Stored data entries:
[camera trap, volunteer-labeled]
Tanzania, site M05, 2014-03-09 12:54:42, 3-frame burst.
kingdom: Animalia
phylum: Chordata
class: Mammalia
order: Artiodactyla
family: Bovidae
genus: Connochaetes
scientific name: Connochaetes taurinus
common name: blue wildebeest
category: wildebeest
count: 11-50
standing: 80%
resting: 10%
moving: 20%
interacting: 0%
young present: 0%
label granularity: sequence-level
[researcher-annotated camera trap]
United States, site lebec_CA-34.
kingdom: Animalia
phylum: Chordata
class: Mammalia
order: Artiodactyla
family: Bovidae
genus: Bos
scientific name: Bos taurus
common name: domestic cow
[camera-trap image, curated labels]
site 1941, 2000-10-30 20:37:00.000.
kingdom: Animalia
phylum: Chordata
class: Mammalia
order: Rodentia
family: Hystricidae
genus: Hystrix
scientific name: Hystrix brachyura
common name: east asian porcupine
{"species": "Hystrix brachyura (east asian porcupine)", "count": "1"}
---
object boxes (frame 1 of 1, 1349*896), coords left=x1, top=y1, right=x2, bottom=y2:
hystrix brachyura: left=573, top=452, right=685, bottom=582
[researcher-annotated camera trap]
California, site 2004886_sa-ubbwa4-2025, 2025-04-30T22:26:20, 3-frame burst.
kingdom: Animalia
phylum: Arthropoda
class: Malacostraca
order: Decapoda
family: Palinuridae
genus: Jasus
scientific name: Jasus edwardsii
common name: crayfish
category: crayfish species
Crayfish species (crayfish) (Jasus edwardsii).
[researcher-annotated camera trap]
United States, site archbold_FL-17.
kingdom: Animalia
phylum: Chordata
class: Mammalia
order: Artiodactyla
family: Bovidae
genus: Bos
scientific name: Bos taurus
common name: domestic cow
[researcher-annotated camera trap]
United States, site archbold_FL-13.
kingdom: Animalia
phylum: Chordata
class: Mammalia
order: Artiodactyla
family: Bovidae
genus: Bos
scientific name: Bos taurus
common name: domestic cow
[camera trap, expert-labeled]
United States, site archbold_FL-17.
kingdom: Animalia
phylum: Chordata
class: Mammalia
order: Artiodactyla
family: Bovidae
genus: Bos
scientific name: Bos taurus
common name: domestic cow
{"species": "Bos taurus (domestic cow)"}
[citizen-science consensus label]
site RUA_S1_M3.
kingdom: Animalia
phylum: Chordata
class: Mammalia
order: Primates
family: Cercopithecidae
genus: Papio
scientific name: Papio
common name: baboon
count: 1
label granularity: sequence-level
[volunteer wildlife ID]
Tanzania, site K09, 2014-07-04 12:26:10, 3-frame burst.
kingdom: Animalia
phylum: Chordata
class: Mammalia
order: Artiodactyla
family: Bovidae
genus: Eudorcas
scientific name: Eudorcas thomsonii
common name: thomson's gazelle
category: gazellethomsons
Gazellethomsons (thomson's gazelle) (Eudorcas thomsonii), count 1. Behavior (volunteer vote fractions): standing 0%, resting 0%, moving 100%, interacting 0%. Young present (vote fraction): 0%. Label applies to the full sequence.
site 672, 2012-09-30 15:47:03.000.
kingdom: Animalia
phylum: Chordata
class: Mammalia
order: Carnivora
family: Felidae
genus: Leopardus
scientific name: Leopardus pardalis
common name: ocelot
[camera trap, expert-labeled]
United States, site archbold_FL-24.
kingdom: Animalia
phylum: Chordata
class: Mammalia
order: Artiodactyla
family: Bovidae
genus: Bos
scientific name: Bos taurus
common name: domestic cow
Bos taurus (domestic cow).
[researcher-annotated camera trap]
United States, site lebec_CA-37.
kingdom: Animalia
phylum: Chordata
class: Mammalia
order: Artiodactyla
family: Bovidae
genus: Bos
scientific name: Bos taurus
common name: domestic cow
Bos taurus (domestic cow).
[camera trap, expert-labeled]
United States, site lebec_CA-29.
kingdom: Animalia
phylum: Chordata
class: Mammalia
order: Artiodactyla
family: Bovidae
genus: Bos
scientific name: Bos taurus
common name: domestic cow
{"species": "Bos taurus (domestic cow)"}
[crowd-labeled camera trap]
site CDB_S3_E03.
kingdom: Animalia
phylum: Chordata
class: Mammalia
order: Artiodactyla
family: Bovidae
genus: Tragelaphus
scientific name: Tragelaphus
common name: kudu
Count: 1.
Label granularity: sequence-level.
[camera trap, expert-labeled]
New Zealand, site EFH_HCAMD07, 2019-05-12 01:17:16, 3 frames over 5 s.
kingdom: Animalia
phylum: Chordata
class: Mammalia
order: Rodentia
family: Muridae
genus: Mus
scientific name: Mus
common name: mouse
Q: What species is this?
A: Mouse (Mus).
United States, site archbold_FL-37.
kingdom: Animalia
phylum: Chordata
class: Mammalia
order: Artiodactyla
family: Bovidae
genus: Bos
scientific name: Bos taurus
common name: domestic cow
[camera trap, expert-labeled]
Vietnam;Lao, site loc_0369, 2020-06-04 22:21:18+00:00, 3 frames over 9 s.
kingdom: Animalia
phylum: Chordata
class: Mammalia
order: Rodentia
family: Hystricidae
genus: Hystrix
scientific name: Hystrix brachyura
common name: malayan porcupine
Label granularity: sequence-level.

(Exercise brief)
Filter the records down to the lines containing the word "United", and copy those.

(Answer)
United States, site lebec_CA-34.
United States, site archbold_FL-17.
United States, site archbold_FL-13.
United States, site archbold_FL-17.
United States, site archbold_FL-24.
United States, site lebec_CA-37.
United States, site lebec_CA-29.
United States, site archbold_FL-37.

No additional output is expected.